** Exercise brief **
Please print every record below exactly as it reads.

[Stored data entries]

********************

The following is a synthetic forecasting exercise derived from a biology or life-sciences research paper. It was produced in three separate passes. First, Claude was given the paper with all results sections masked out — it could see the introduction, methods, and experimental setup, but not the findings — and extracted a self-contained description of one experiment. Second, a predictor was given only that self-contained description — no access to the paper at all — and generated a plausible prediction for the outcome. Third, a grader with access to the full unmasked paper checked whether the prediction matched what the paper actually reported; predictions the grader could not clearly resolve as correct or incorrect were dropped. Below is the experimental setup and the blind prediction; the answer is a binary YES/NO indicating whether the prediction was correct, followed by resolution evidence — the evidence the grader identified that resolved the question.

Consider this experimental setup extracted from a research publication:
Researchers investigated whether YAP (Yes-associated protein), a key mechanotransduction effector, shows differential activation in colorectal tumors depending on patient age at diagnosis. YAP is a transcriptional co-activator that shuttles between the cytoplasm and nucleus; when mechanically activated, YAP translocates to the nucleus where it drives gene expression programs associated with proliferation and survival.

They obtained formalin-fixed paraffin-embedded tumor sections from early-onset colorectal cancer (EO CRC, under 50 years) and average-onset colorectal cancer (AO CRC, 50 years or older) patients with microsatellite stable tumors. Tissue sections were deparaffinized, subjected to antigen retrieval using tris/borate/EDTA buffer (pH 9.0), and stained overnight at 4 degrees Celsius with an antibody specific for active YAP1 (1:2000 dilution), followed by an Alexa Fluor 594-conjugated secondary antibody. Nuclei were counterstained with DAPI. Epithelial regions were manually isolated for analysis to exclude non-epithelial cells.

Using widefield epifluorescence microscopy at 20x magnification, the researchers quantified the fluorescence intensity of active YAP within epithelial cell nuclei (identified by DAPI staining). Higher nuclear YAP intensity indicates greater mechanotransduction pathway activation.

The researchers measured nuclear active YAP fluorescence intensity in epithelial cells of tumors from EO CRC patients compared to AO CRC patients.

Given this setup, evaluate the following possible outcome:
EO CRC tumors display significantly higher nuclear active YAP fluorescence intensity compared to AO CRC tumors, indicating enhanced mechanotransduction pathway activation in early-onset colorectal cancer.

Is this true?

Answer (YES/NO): YES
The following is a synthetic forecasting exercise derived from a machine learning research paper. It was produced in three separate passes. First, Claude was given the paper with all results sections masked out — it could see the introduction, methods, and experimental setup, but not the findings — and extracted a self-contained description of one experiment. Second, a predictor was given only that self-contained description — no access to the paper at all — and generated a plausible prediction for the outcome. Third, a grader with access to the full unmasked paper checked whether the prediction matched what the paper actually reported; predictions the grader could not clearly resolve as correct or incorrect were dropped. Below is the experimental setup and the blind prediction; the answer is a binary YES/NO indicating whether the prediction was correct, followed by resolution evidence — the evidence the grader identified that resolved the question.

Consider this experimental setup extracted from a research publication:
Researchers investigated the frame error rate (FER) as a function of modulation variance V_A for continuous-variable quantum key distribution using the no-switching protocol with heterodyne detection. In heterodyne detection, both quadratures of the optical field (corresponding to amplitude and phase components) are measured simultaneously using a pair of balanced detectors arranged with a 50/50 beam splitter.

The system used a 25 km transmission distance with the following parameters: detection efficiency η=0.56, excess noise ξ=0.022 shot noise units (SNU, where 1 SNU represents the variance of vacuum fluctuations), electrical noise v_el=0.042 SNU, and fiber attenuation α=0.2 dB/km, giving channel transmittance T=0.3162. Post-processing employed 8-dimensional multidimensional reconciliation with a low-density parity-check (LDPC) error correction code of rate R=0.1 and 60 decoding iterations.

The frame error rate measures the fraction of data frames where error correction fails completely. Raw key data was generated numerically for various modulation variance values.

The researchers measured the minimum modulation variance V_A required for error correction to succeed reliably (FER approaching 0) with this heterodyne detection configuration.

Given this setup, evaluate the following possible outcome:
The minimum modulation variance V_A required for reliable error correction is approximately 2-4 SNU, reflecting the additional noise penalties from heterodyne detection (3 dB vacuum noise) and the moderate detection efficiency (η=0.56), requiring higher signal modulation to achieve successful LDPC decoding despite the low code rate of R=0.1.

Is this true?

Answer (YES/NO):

********************

** Expected answer **
The following is a synthetic forecasting exercise derived from a biology or life-sciences research paper. It was produced in three separate passes. First, Claude was given the paper with all results sections masked out — it could see the introduction, methods, and experimental setup, but not the findings — and extracted a self-contained description of one experiment. Second, a predictor was given only that self-contained description — no access to the paper at all — and generated a plausible prediction for the outcome. Third, a grader with access to the full unmasked paper checked whether the prediction matched what the paper actually reported; predictions the grader could not clearly resolve as correct or incorrect were dropped. Below is the experimental setup and the blind prediction; the answer is a binary YES/NO indicating whether the prediction was correct, followed by resolution evidence — the evidence the grader identified that resolved the question.

Consider this experimental setup extracted from a research publication:
Researchers investigated whether YAP (Yes-associated protein), a key mechanotransduction effector, shows differential activation in colorectal tumors depending on patient age at diagnosis. YAP is a transcriptional co-activator that shuttles between the cytoplasm and nucleus; when mechanically activated, YAP translocates to the nucleus where it drives gene expression programs associated with proliferation and survival.

They obtained formalin-fixed paraffin-embedded tumor sections from early-onset colorectal cancer (EO CRC, under 50 years) and average-onset colorectal cancer (AO CRC, 50 years or older) patients with microsatellite stable tumors. Tissue sections were deparaffinized, subjected to antigen retrieval using tris/borate/EDTA buffer (pH 9.0), and stained overnight at 4 degrees Celsius with an antibody specific for active YAP1 (1:2000 dilution), followed by an Alexa Fluor 594-conjugated secondary antibody. Nuclei were counterstained with DAPI. Epithelial regions were manually isolated for analysis to exclude non-epithelial cells.

Using widefield epifluorescence microscopy at 20x magnification, the researchers quantified the fluorescence intensity of active YAP within epithelial cell nuclei (identified by DAPI staining). Higher nuclear YAP intensity indicates greater mechanotransduction pathway activation.

The researchers measured nuclear active YAP fluorescence intensity in epithelial cells of tumors from EO CRC patients compared to AO CRC patients.

Given this setup, evaluate the following possible outcome:
EO CRC tumors display significantly higher nuclear active YAP fluorescence intensity compared to AO CRC tumors, indicating enhanced mechanotransduction pathway activation in early-onset colorectal cancer.

Is this true?

Answer (YES/NO): YES
The following is a synthetic forecasting exercise derived from a machine learning research paper. It was produced in three separate passes. First, Claude was given the paper with all results sections masked out — it could see the introduction, methods, and experimental setup, but not the findings — and extracted a self-contained description of one experiment. Second, a predictor was given only that self-contained description — no access to the paper at all — and generated a plausible prediction for the outcome. Third, a grader with access to the full unmasked paper checked whether the prediction matched what the paper actually reported; predictions the grader could not clearly resolve as correct or incorrect were dropped. Below is the experimental setup and the blind prediction; the answer is a binary YES/NO indicating whether the prediction was correct, followed by resolution evidence — the evidence the grader identified that resolved the question.

Consider this experimental setup extracted from a research publication:
Researchers investigated the frame error rate (FER) as a function of modulation variance V_A for continuous-variable quantum key distribution using the no-switching protocol with heterodyne detection. In heterodyne detection, both quadratures of the optical field (corresponding to amplitude and phase components) are measured simultaneously using a pair of balanced detectors arranged with a 50/50 beam splitter.

The system used a 25 km transmission distance with the following parameters: detection efficiency η=0.56, excess noise ξ=0.022 shot noise units (SNU, where 1 SNU represents the variance of vacuum fluctuations), electrical noise v_el=0.042 SNU, and fiber attenuation α=0.2 dB/km, giving channel transmittance T=0.3162. Post-processing employed 8-dimensional multidimensional reconciliation with a low-density parity-check (LDPC) error correction code of rate R=0.1 and 60 decoding iterations.

The frame error rate measures the fraction of data frames where error correction fails completely. Raw key data was generated numerically for various modulation variance values.

The researchers measured the minimum modulation variance V_A required for error correction to succeed reliably (FER approaching 0) with this heterodyne detection configuration.

Given this setup, evaluate the following possible outcome:
The minimum modulation variance V_A required for reliable error correction is approximately 2-4 SNU, reflecting the additional noise penalties from heterodyne detection (3 dB vacuum noise) and the moderate detection efficiency (η=0.56), requiring higher signal modulation to achieve successful LDPC decoding despite the low code rate of R=0.1.

Is this true?

Answer (YES/NO):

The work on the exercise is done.